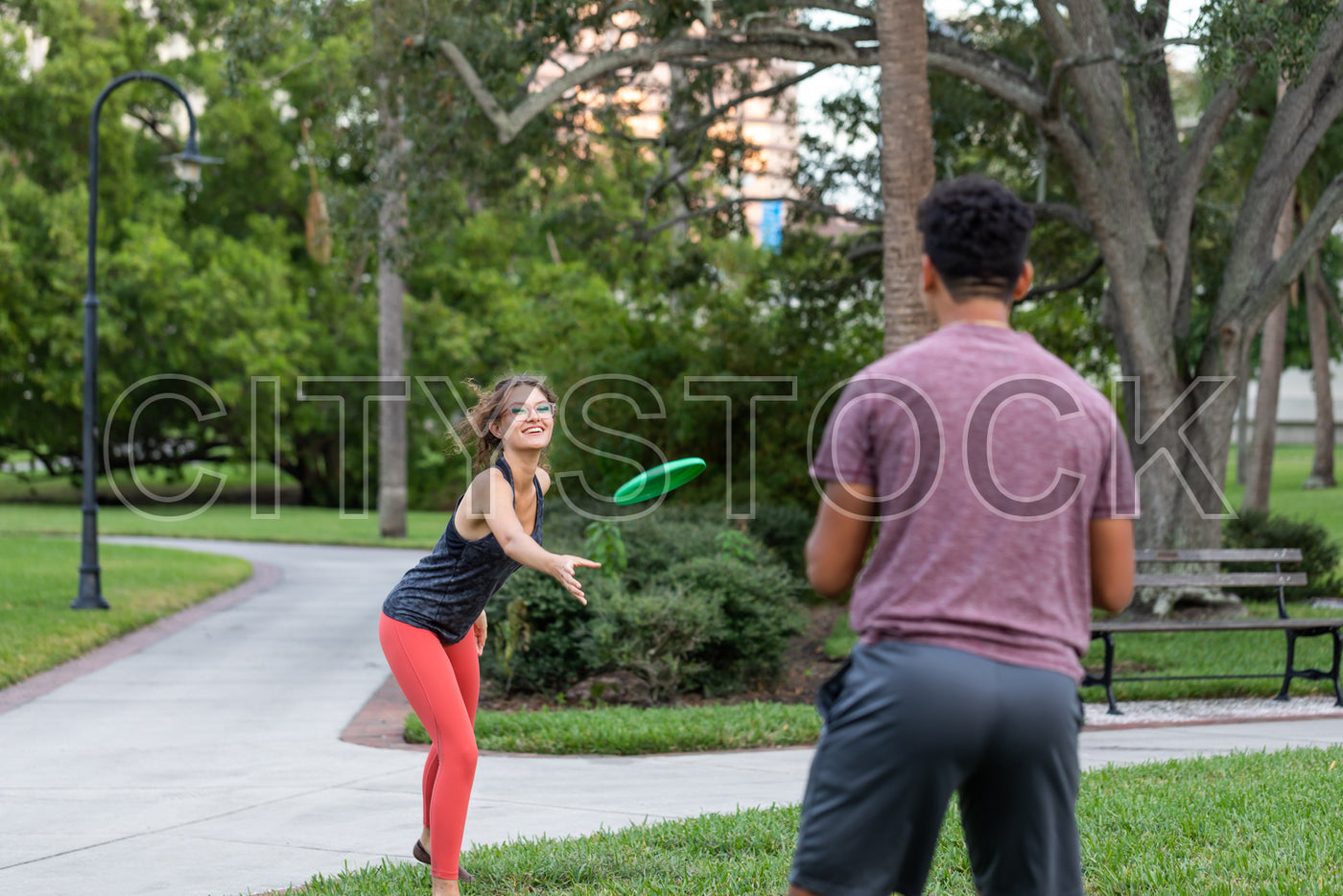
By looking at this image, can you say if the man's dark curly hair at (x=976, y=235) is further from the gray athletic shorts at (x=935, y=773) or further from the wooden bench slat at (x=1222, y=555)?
the wooden bench slat at (x=1222, y=555)

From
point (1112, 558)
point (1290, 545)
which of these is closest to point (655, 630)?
point (1112, 558)

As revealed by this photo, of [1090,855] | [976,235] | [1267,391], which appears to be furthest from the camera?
[1267,391]

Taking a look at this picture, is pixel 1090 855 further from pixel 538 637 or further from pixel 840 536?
pixel 538 637

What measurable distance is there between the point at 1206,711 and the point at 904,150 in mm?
4776

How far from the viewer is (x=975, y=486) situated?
2508mm

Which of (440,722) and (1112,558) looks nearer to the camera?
(1112,558)

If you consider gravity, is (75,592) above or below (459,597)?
below

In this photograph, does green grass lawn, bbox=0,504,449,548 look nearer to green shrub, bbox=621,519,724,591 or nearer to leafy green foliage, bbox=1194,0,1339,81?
green shrub, bbox=621,519,724,591

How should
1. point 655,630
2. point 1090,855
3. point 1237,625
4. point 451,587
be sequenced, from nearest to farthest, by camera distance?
point 451,587
point 1090,855
point 1237,625
point 655,630

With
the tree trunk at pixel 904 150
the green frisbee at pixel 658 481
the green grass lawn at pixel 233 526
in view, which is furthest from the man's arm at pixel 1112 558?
the green grass lawn at pixel 233 526

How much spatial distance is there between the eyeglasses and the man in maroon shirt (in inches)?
81.8

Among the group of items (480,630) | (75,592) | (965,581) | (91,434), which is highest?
(965,581)

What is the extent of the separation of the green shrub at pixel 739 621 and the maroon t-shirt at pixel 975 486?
23.8 feet

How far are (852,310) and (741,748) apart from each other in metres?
11.0
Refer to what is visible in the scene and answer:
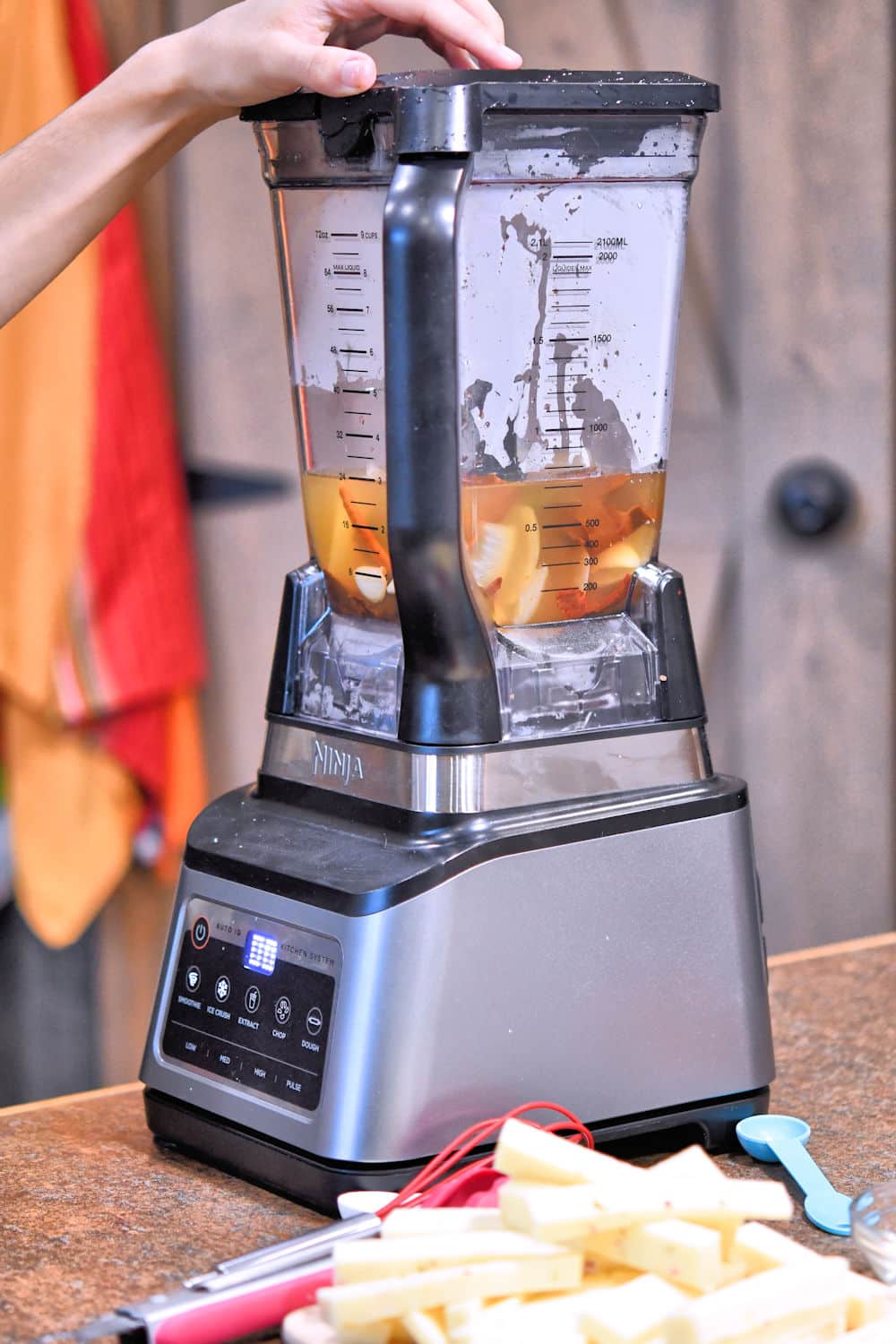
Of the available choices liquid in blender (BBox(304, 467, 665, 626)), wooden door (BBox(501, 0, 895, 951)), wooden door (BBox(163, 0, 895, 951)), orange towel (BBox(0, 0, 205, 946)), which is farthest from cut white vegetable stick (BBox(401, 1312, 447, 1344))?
wooden door (BBox(501, 0, 895, 951))

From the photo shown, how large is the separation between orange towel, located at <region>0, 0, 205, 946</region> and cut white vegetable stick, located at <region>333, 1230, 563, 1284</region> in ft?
4.44

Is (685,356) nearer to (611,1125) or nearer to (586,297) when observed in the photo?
(586,297)

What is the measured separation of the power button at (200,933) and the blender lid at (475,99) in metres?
0.44

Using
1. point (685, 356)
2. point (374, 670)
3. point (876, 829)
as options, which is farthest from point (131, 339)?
point (876, 829)

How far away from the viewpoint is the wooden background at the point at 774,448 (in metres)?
2.18

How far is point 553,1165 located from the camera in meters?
0.71

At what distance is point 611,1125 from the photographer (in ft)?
3.06

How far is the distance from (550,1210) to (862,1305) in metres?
0.13

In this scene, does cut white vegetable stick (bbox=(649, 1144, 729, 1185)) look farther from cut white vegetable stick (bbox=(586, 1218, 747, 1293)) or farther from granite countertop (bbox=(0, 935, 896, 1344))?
granite countertop (bbox=(0, 935, 896, 1344))

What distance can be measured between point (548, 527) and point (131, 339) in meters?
1.16

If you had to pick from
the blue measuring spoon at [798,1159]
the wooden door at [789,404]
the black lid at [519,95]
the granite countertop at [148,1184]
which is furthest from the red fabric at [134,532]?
the blue measuring spoon at [798,1159]

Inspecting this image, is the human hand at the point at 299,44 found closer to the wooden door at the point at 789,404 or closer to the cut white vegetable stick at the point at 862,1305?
the cut white vegetable stick at the point at 862,1305

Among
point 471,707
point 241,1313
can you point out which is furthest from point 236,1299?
point 471,707

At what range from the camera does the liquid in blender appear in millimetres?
930
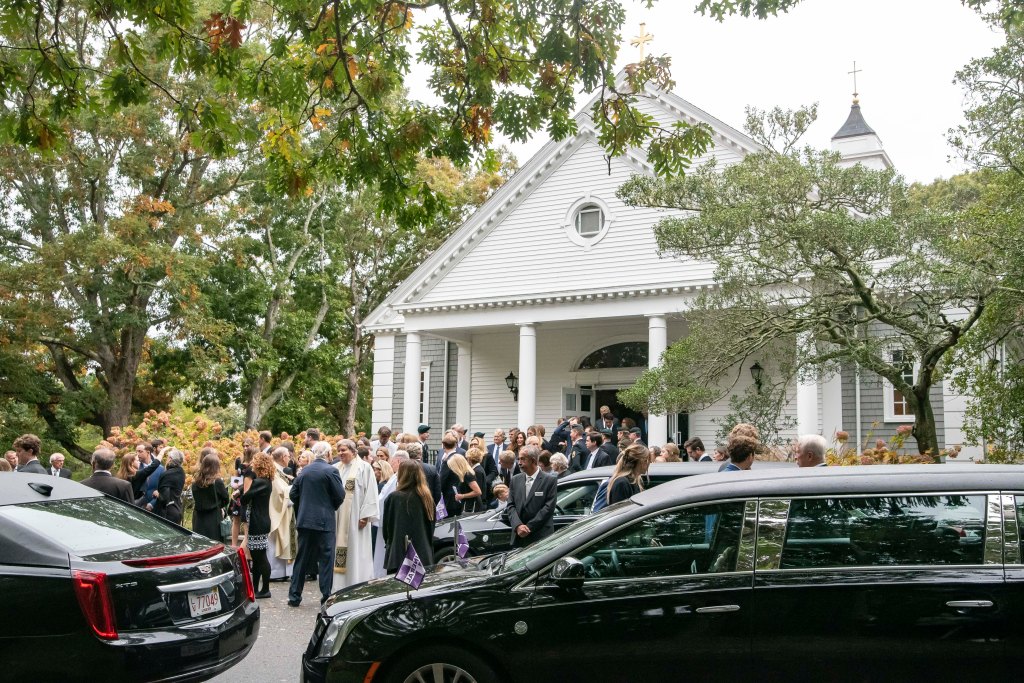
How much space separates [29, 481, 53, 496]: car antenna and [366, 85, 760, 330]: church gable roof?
654 inches

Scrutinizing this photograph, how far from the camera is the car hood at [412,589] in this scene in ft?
17.5

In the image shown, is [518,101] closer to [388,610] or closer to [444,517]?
[444,517]

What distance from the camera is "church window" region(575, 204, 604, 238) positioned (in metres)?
23.1

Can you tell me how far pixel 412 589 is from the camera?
17.8 feet

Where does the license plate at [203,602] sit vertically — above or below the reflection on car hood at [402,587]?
below

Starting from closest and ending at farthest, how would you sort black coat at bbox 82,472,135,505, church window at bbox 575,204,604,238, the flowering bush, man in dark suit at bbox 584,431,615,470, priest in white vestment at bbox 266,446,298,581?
1. black coat at bbox 82,472,135,505
2. priest in white vestment at bbox 266,446,298,581
3. man in dark suit at bbox 584,431,615,470
4. the flowering bush
5. church window at bbox 575,204,604,238

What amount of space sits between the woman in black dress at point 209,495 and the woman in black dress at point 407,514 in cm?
259

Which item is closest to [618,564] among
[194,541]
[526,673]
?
[526,673]

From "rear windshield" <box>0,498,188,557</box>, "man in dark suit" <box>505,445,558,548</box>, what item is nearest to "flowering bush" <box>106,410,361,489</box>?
"man in dark suit" <box>505,445,558,548</box>

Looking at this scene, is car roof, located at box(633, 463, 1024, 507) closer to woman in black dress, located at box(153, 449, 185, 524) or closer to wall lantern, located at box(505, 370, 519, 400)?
woman in black dress, located at box(153, 449, 185, 524)

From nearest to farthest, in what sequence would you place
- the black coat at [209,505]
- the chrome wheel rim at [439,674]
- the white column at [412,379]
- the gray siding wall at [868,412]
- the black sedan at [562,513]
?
1. the chrome wheel rim at [439,674]
2. the black sedan at [562,513]
3. the black coat at [209,505]
4. the gray siding wall at [868,412]
5. the white column at [412,379]

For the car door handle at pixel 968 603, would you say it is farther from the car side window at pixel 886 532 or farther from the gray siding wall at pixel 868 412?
the gray siding wall at pixel 868 412

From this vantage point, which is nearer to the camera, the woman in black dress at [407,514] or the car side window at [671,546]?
the car side window at [671,546]

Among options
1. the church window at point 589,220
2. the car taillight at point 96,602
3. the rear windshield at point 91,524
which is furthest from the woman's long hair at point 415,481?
the church window at point 589,220
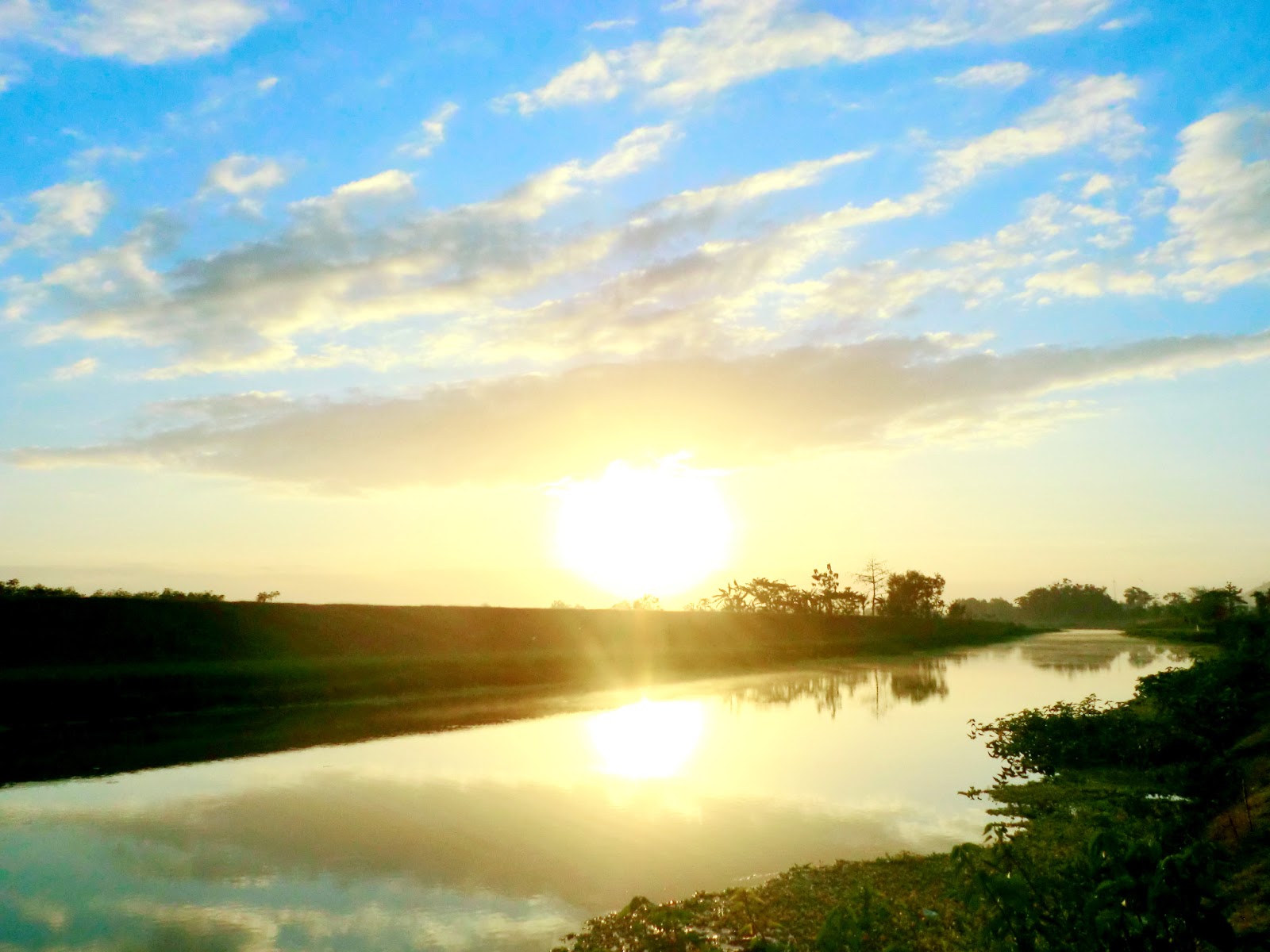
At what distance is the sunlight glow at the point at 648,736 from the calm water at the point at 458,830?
0.13 meters

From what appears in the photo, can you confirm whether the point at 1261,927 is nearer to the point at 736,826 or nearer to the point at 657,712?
the point at 736,826

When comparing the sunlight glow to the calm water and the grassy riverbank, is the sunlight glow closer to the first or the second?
the calm water

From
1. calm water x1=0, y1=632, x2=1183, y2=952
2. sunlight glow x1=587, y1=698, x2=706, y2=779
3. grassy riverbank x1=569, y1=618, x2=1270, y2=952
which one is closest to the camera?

====================

**EXERCISE DESCRIPTION**
Rewrite every line of the records above as a numbered list, leaving out blank lines and pictures.

**WORKED SOLUTION**
1. By looking at this image, can you say if the man's dark curly hair at (x=976, y=235) is further from the gray athletic shorts at (x=935, y=773) or further from the wooden bench slat at (x=1222, y=555)?
2. the wooden bench slat at (x=1222, y=555)
3. From
4. point (1112, 558)
5. point (1290, 545)
6. which of these is closest to point (655, 630)?
7. point (1112, 558)
8. As revealed by this photo, of [1090,855] | [976,235] | [1267,391], which appears to be furthest from the camera?
9. [1267,391]
10. Taking a look at this picture, is pixel 1090 855 further from pixel 538 637 or further from pixel 840 536?
11. pixel 538 637
12. What measurable distance is there between the point at 1206,711 and the point at 904,150 in mm?
13. 4776
14. How far from the viewer is (x=975, y=486) situated?
15. 2508mm
16. Which of (440,722) and (1112,558) looks nearer to the camera?
17. (1112,558)
18. If you consider gravity, is (75,592) above or below (459,597)?
19. below
20. In this photograph, does green grass lawn, bbox=0,504,449,548 look nearer to green shrub, bbox=621,519,724,591 or nearer to leafy green foliage, bbox=1194,0,1339,81?
21. green shrub, bbox=621,519,724,591
22. How should
23. 1. point 655,630
24. 2. point 1090,855
25. 3. point 1237,625
26. 4. point 451,587
27. be sequenced, from nearest to farthest, by camera distance?
28. point 451,587
29. point 1090,855
30. point 1237,625
31. point 655,630
32. With
33. the tree trunk at pixel 904 150
34. the green frisbee at pixel 658 481
35. the green grass lawn at pixel 233 526
36. in view, which is furthest from the man's arm at pixel 1112 558?
37. the green grass lawn at pixel 233 526
38. How much spatial distance is there between the eyeglasses and the man in maroon shirt (in inches)?
39. 81.8
40. Among the group of items (480,630) | (75,592) | (965,581) | (91,434), which is highest?
41. (965,581)
42. What is the extent of the separation of the green shrub at pixel 739 621 and the maroon t-shirt at pixel 975 486?
43. 23.8 feet
44. How far are (852,310) and (741,748) apart from each other in metres?
45. 11.0
46. Refer to what is visible in the scene and answer:
47. Of the available choices liquid in blender (BBox(304, 467, 665, 626)), wooden door (BBox(501, 0, 895, 951)), wooden door (BBox(163, 0, 895, 951)), orange towel (BBox(0, 0, 205, 946)), which is farthest from cut white vegetable stick (BBox(401, 1312, 447, 1344))?
48. wooden door (BBox(501, 0, 895, 951))
49. From the photo shown, how large is the separation between orange towel, located at <region>0, 0, 205, 946</region> and cut white vegetable stick, located at <region>333, 1230, 563, 1284</region> in ft?
50. 4.44
51. Is (685,356) nearer to (611,1125) or nearer to (586,297) when observed in the photo?
52. (586,297)
53. What is the measured separation of the power button at (200,933) and the blender lid at (475,99) in metres?
54. 0.44
55. Using
56. 1. point (685, 356)
57. 2. point (374, 670)
58. 3. point (876, 829)
59. as options, which is farthest from point (131, 339)?
60. point (876, 829)
61. How far away from the viewpoint is the wooden background at the point at 774,448 (in metres)?
62. 2.18
63. How far is point 553,1165 located from the camera in meters?
64. 0.71
65. At what distance is point 611,1125 from the photographer (in ft)?
66. 3.06
67. How far is the distance from (550,1210) to (862,1305) in metres?
68. 0.13
69. In this scene, does cut white vegetable stick (bbox=(649, 1144, 729, 1185)) look farther from cut white vegetable stick (bbox=(586, 1218, 747, 1293)) or farther from granite countertop (bbox=(0, 935, 896, 1344))?
70. granite countertop (bbox=(0, 935, 896, 1344))
71. What distance can be measured between point (548, 527) and point (131, 339) in meters?
72. 1.16
73. If you had to pick from
74. the blue measuring spoon at [798,1159]
75. the wooden door at [789,404]
76. the black lid at [519,95]
77. the granite countertop at [148,1184]
78. which is furthest from the red fabric at [134,532]?
79. the blue measuring spoon at [798,1159]
80. Inspecting this image, is the human hand at the point at 299,44 found closer to the wooden door at the point at 789,404 or closer to the cut white vegetable stick at the point at 862,1305?
81. the cut white vegetable stick at the point at 862,1305
82. Among
83. point 471,707
84. point 241,1313
85. can you point out which is furthest from point 236,1299?
86. point 471,707
87. At what range from the camera does the liquid in blender appear in millimetres?
88. 930
89. How much space separates [29, 481, 53, 496]: car antenna and [366, 85, 760, 330]: church gable roof?
90. 654 inches
91. Scrutinizing this photograph, how far from the camera is the car hood at [412,589] in this scene in ft?
92. 17.5
93. In the image shown, is [518,101] closer to [388,610] or closer to [444,517]?
94. [444,517]
95. What distance from the camera is "church window" region(575, 204, 604, 238) positioned (in metres)?
96. 23.1
97. Can you tell me how far pixel 412 589 is from the camera?
98. 17.8 feet
99. Where does the license plate at [203,602] sit vertically — above or below the reflection on car hood at [402,587]?
100. below
101. Starting from closest and ending at farthest, how would you sort black coat at bbox 82,472,135,505, church window at bbox 575,204,604,238, the flowering bush, man in dark suit at bbox 584,431,615,470, priest in white vestment at bbox 266,446,298,581?
102. 1. black coat at bbox 82,472,135,505
103. 2. priest in white vestment at bbox 266,446,298,581
104. 3. man in dark suit at bbox 584,431,615,470
105. 4. the flowering bush
106. 5. church window at bbox 575,204,604,238
107. What amount of space sits between the woman in black dress at point 209,495 and the woman in black dress at point 407,514 in cm?
108. 259
109. Which item is closest to [618,564] among
110. [194,541]
111. [526,673]
112. ?
113. [526,673]
114. From "rear windshield" <box>0,498,188,557</box>, "man in dark suit" <box>505,445,558,548</box>, what item is nearest to "flowering bush" <box>106,410,361,489</box>?
115. "man in dark suit" <box>505,445,558,548</box>
116. Looking at this scene, is car roof, located at box(633, 463, 1024, 507) closer to woman in black dress, located at box(153, 449, 185, 524) or closer to wall lantern, located at box(505, 370, 519, 400)?
117. woman in black dress, located at box(153, 449, 185, 524)
118. From nearest to farthest, in what sequence would you place
119. - the black coat at [209,505]
120. - the chrome wheel rim at [439,674]
121. - the white column at [412,379]
122. - the gray siding wall at [868,412]
123. - the black sedan at [562,513]
124. ?
125. 1. the chrome wheel rim at [439,674]
126. 2. the black sedan at [562,513]
127. 3. the black coat at [209,505]
128. 4. the gray siding wall at [868,412]
129. 5. the white column at [412,379]
130. For the car door handle at pixel 968 603, would you say it is farther from the car side window at pixel 886 532 or farther from the gray siding wall at pixel 868 412?
131. the gray siding wall at pixel 868 412
132. From this vantage point, which is nearer to the camera, the woman in black dress at [407,514] or the car side window at [671,546]?
133. the car side window at [671,546]
134. Among options
135. 1. the church window at point 589,220
136. 2. the car taillight at point 96,602
137. 3. the rear windshield at point 91,524
138. which is furthest from the woman's long hair at point 415,481?
139. the church window at point 589,220
140. At what distance is the sunlight glow at the point at 648,736 from the calm water at the point at 458,830?
141. 0.13 meters
142. From what appears in the photo, can you confirm whether the point at 1261,927 is nearer to the point at 736,826 or nearer to the point at 657,712?
143. the point at 736,826
144. When comparing the sunlight glow to the calm water and the grassy riverbank, is the sunlight glow closer to the first or the second?
145. the calm water
146. From
147. 1. calm water x1=0, y1=632, x2=1183, y2=952
148. 2. sunlight glow x1=587, y1=698, x2=706, y2=779
149. 3. grassy riverbank x1=569, y1=618, x2=1270, y2=952
150. which one is closest to the camera?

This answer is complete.